Silently they contemplated the land; it seemed
indeed a hopeless task. Then they looked at each other in sudden,
unspoken fear of failure.
"If we only had a mule!" he sighed. Immediately her face lighted and her
lips parted, but she said nothing. He presently bounded to his feet.
"Never mind, Zora. To-morrow is Saturday, and I'll work all day. We just
_will_ get it done--sometime." His mouth closed with determination.
"We won't work any more today, then?" cried Zora, her eagerness
betraying itself despite her efforts to hide it.
"_You_ won't," affirmed Bles. "But I've got to do just a little--"
But Zora was adamant: he was tired; she was tired; they would rest.
To-morrow with the rising sun they would begin again.
"There'll be a bright moon tonight," ventured Bles.
"Then I'll come too," Zora announced positively, and he had to promise
for her sake to rest.
They went up the path together and parted diffidently, he watching her
flit away with sorrowful eyes, a little disturbed and puzzled at the
burden he had voluntarily assumed, but never dreaming of drawing back.
Zora did not go far.
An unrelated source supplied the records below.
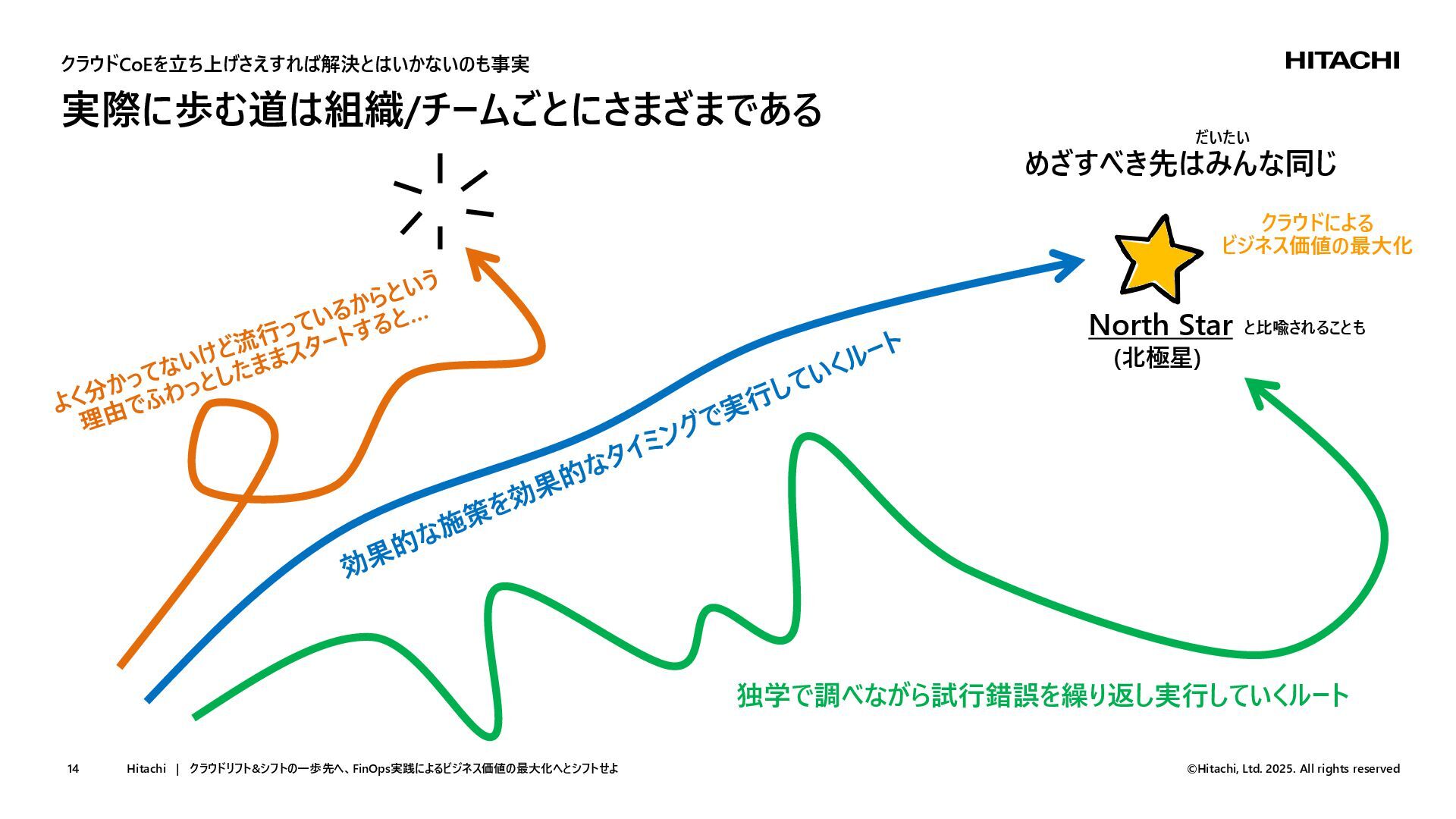 クラウドCoEを立ち上げさえすれば解決とはいかないのも事実

HITACHI

実際に歩む道は組織/チームごとにさまざまである

だいたい
めざすべき先はみんな同じ

クラウドによる
ビジネス価値の最大化

North Star と比喩されることも
(北極星)

よく分かってないけど流行っているからという
理由でふわっとしたままスタートすると…

効果的な施策を効果的なタイミングで実行していくルート

独学で調べながら試行錯誤を繰り返し実行していくルート

14 Hitachi | クラウドリフト&シフトの一歩先へ、FinOps実践によるビジネス価値の最大化へとシフトせよ

©Hitachi, Ltd. 2025. All rights reserved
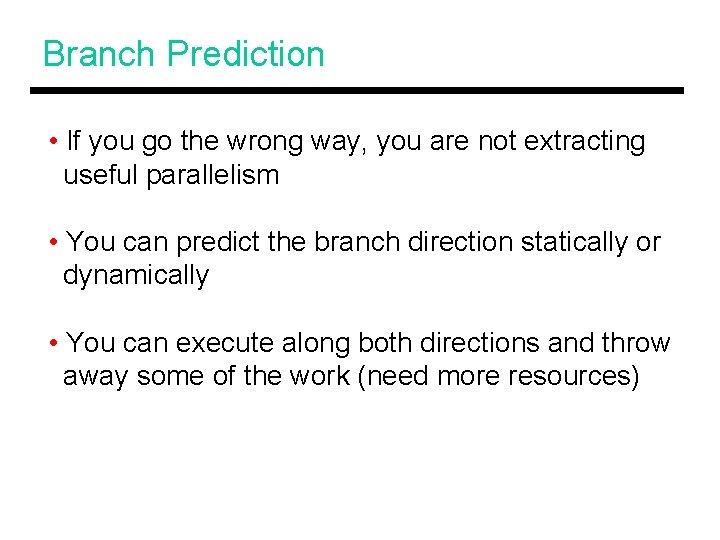 Branch Prediction

• If you go the wrong way, you are not extracting useful parallelism

• You can predict the branch direction statically or dynamically

• You can execute along both directions and throw away some of the work (need more resources)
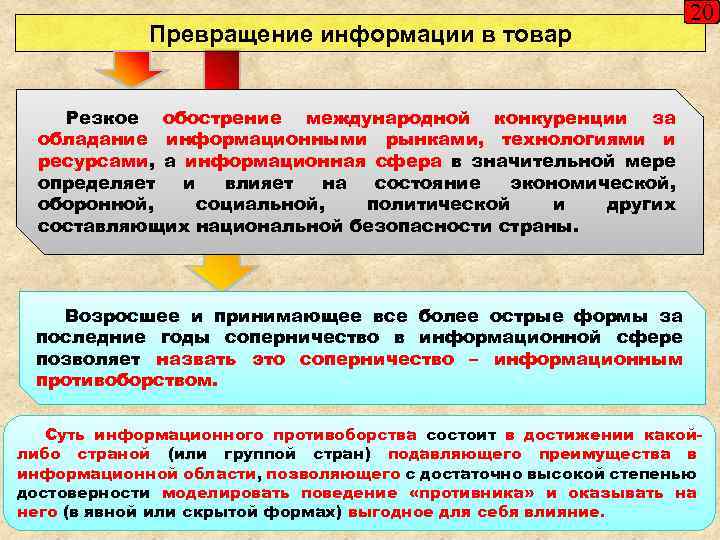 20

Превращение информации в товар

Резкое обострение международной конкуренции за обладание информационными рынками, технологиями и ресурсами, а информационная сфера в значительной мере определяет и влияет на состояние экономической, оборонной, социальной, политической и других составляющих национальной безопасности страны.

Возросшее и принимающее все более острые формы за последние годы соперничество в информационной сфере позволяет назвать это соперничество – информационным противоборством.

Суть информационного противоборства состоит в достижении какой-либо страной (или группой стран) подавляющего преимущества в информационной области, позволяющего с достаточно высокой степенью достоверности моделировать поведение «противника» и оказывать на него (в явной или скрытой формах) выгодное для себя влияние.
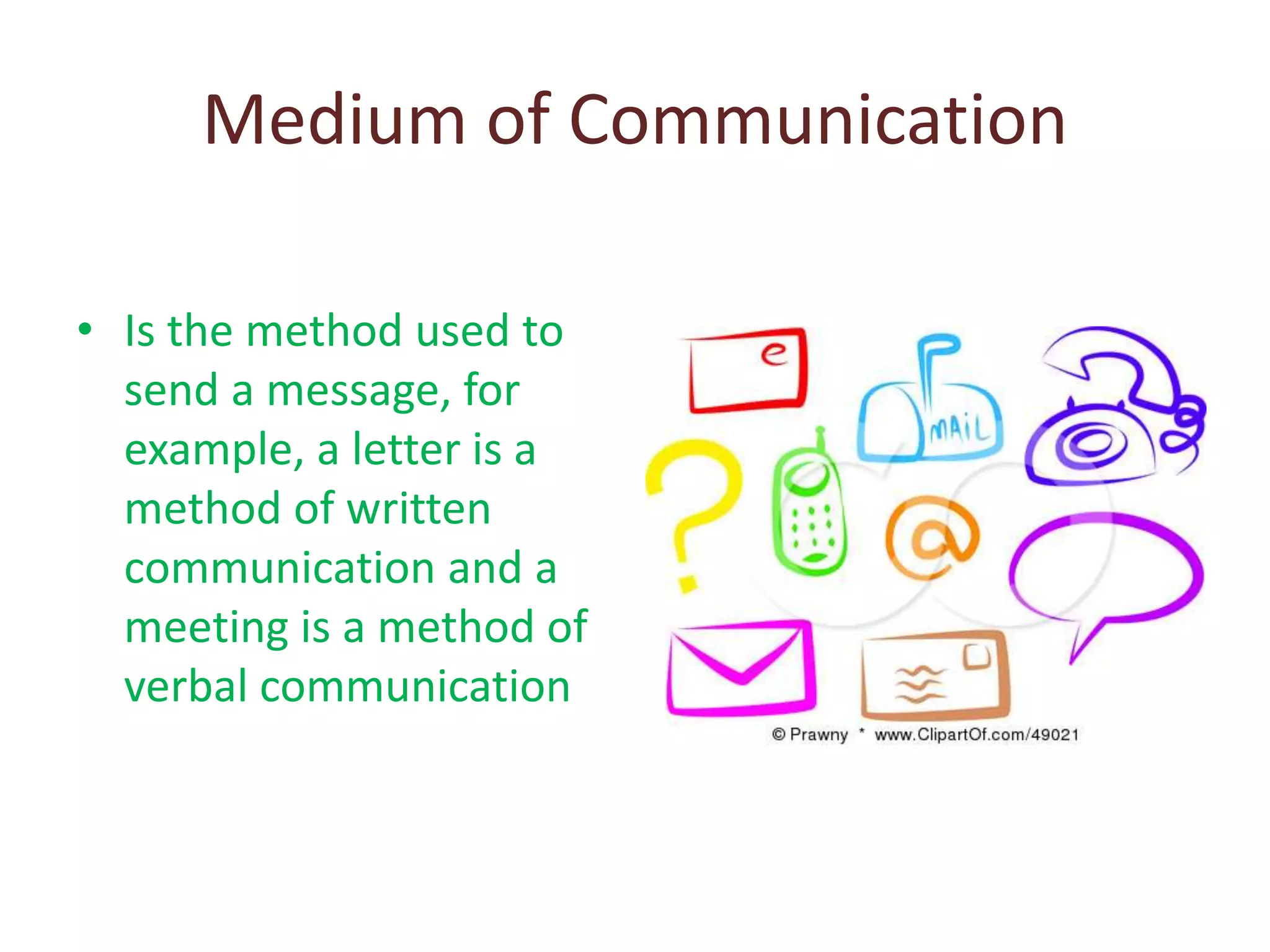 Medium of Communication

• Is the method used to send a message, for example, a letter is a method of written communication and a meeting is a method of verbal communication

e

MAIL

?

@

© Prawny * www.ClipartOf.com/49021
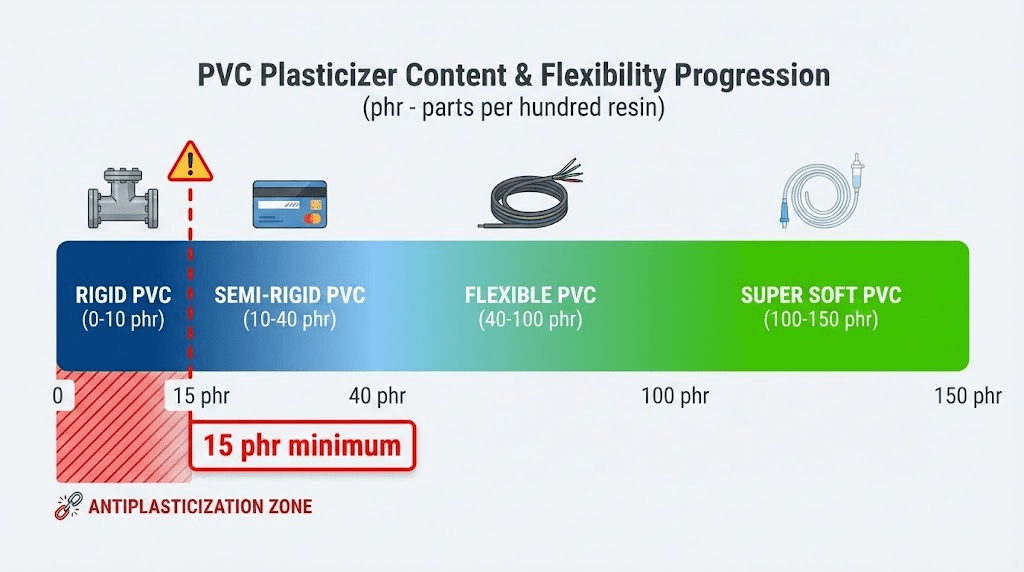 PVC Plasticizer Content & Flexibility Progression
(phr - parts per hundred resin)

RIGID PVC
(0-10 phr)

SEMI-RIGID PVC
(10-40 phr)

FLEXIBLE PVC
(40-100 phr)

SUPER SOFT PVC
(100-150 phr)

0

15 phr

40 phr

100 phr

150 phr

15 phr minimum

ANTIPLASTICIZATION ZONE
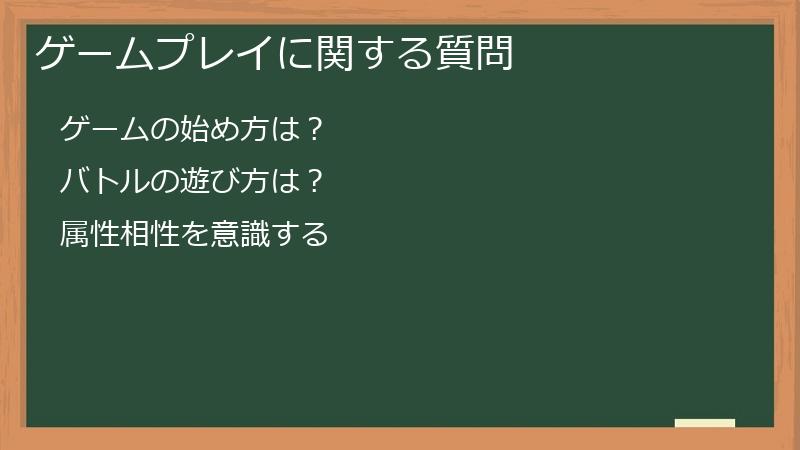 ゲームプレイに関する質問

ゲームの始め方は？

バトルの遊び方は？

属性相性を意識する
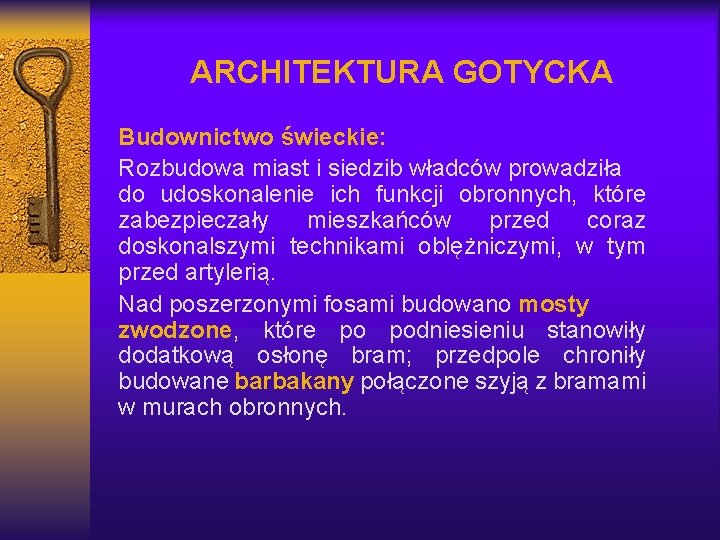 ARCHITEKTURA GOTYCKA

Budownictwo świeckie:

Rozbudowa miast i siedzib władców prowadziła do udoskonalenie ich funkcji obronnych, które zabezpieczały mieszkańców przed coraz doskonalszymi technikami oblężniczymi, w tym przed artylerią.

Nad poszerzonymi fosami budowano mosty zwodzone, które po podniesieniu stanowiły dodatkową osłonę bram; przedpole chroniły budowane barbakany połączone szyją z bramami w murach obronnych.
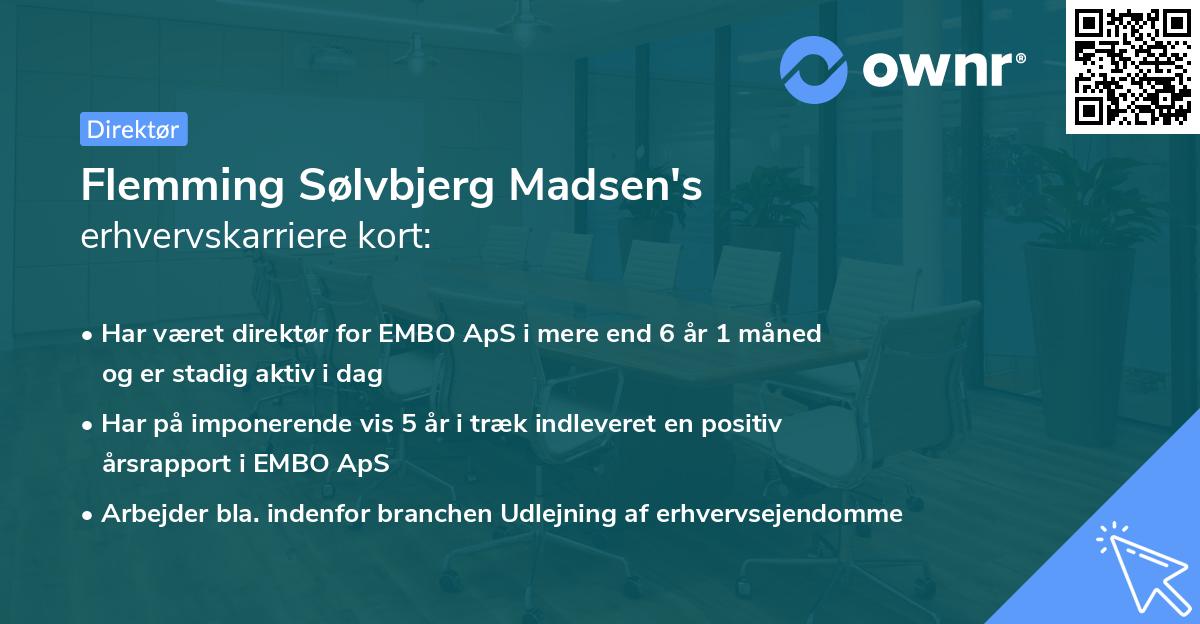 ownr®

Direktør

Flemming Sølvbjerg Madsen's
erhvervskarriere kort:

• Har været direktør for EMBO ApS i mere end 6 år 1 måned og er stadig aktiv i dag

• Har på imponerende vis 5 år i træk indleveret en positiv årsrapport i EMBO ApS

• Arbejder bla. indenfor branchen Udlejning af erhvervsejendomme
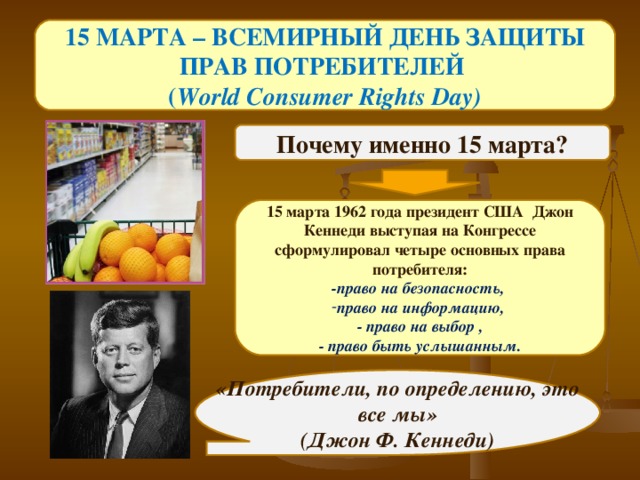 15 МАРТА – ВСЕМИРНЫЙ ДЕНЬ ЗАЩИТЫ ПРАВ ПОТРЕБИТЕЛЕЙ
(World Consumer Rights Day)

Почему именно 15 марта?

15 марта 1962 года президент США Джон Кеннеди выступая на Конгрессе сформулировал четыре основных права потребителя:
-право на безопасность,
-право на информацию,
- право на выбор ,
- право быть услышанным.

«Потребители, по определению, это все мы»
(Джон Ф. Кеннеди)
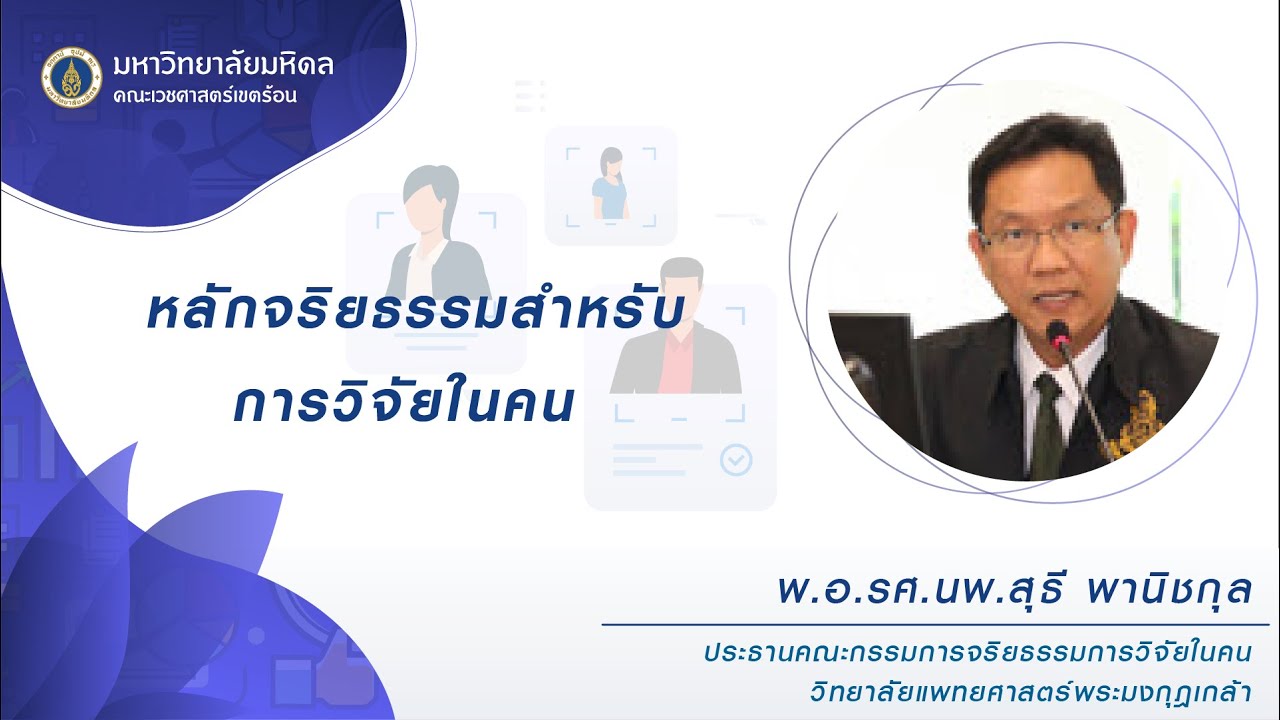 มหาวิทยาลัยมหิดล
คณะเวชศาสตร์เขตร้อน

หลักจริยธรรมสำหรับ
การวิจัยในคน

พ.อ.รศ.นพ.สุธี พานิชกุล

ประธานคณะกรรมการจริยธรรมการวิจัยในคน
วิทยาลัยแพทยศาสตร์พระมงกุฎเกล้า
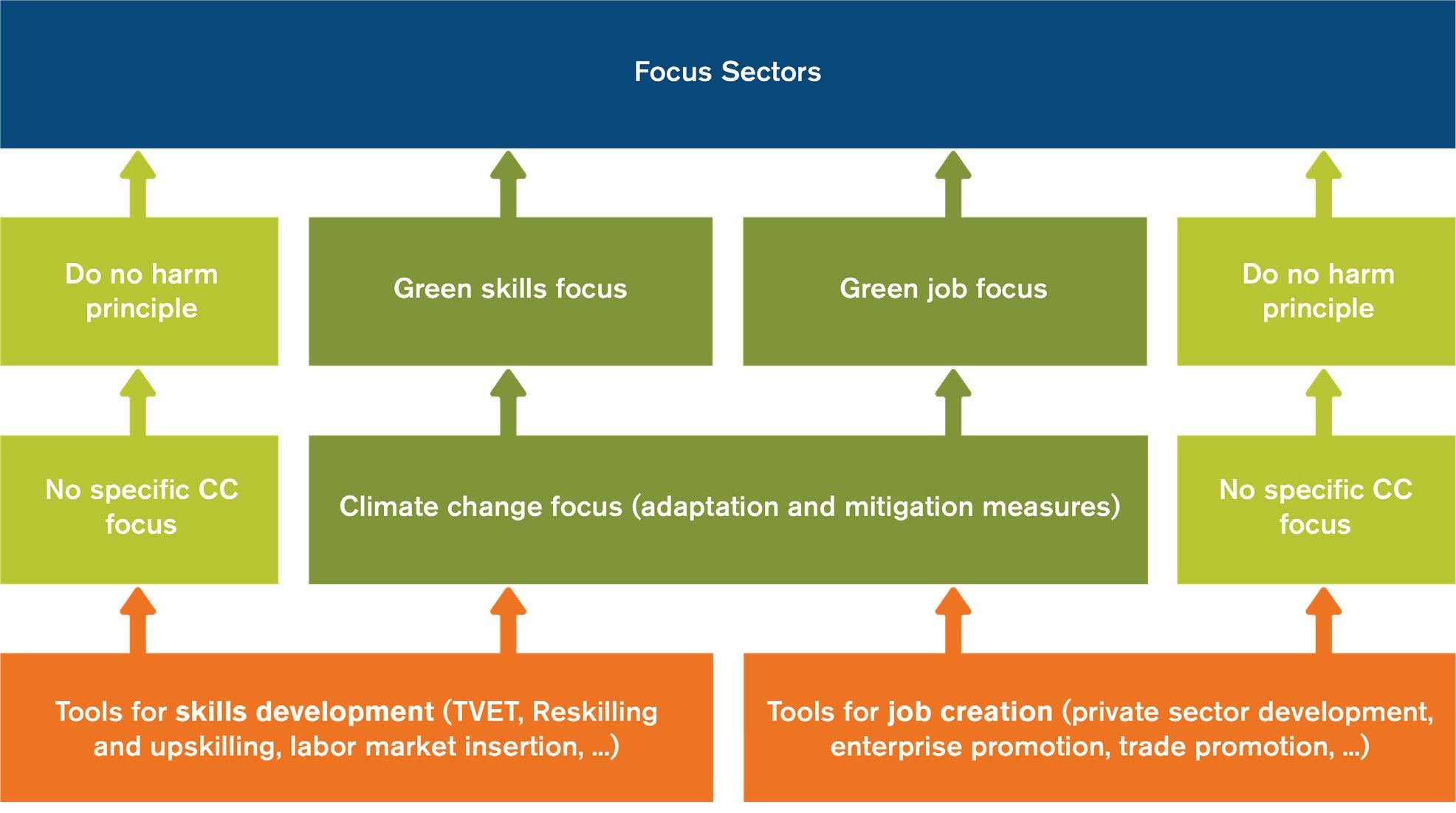 Focus Sectors

Do no harm principle

Green skills focus

Green job focus

Do no harm principle

No specific CC focus

Climate change focus (adaptation and mitigation measures)

No specific CC focus

Tools for skills development (TVET, Reskilling and upskilling, labor market insertion, ...)

Tools for job creation (private sector development, enterprise promotion, trade promotion, ...)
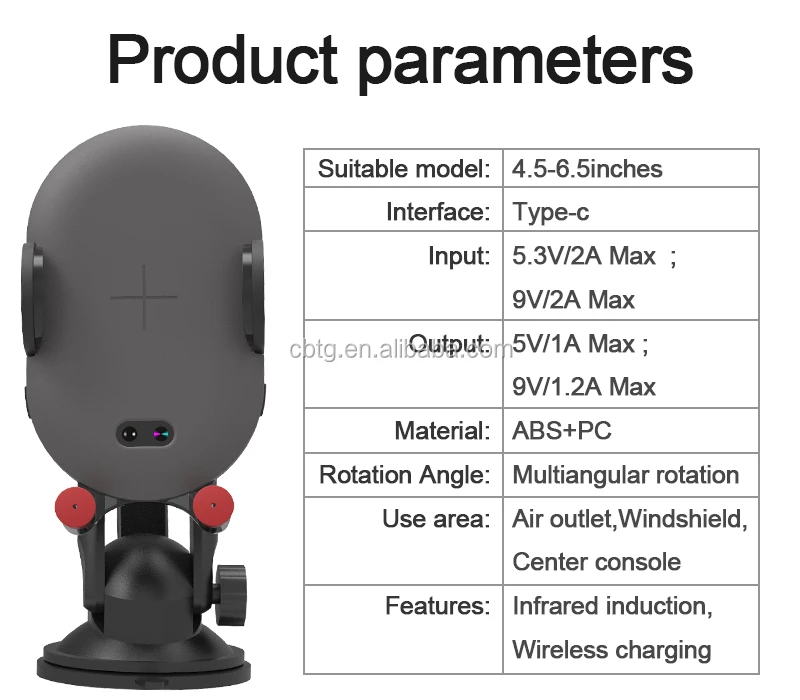 Product parameters

| Suitable model: | 4.5-6.5inches |
|---|---|
| Interface: | Type-c |
| Input: | 5.3V/2A Max ; 9V/2A Max |
| Output: | 5V/1A Max ; 9V/1.2A Max |
| Material: | ABS+PC |
| Rotation Angle: | Multiangular rotation |
| Use area: | Air outlet,Windshield, Center console |
| Features: | Infrared induction, Wireless charging |

cbtg.en.alibaba.com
No sooner did she know herself well out of his
sight than she dropped lightly down beside the path, listening intently
until the last echo of his footsteps had died away. Then, leaving the
cabin on her right, and the scene of their toil on her left, she cut
straight through the swamp, skirted the big road, and in a half-hour
was in the lower meadows of the Cresswell plantations, where the tired
stock was being turned out to graze for the night.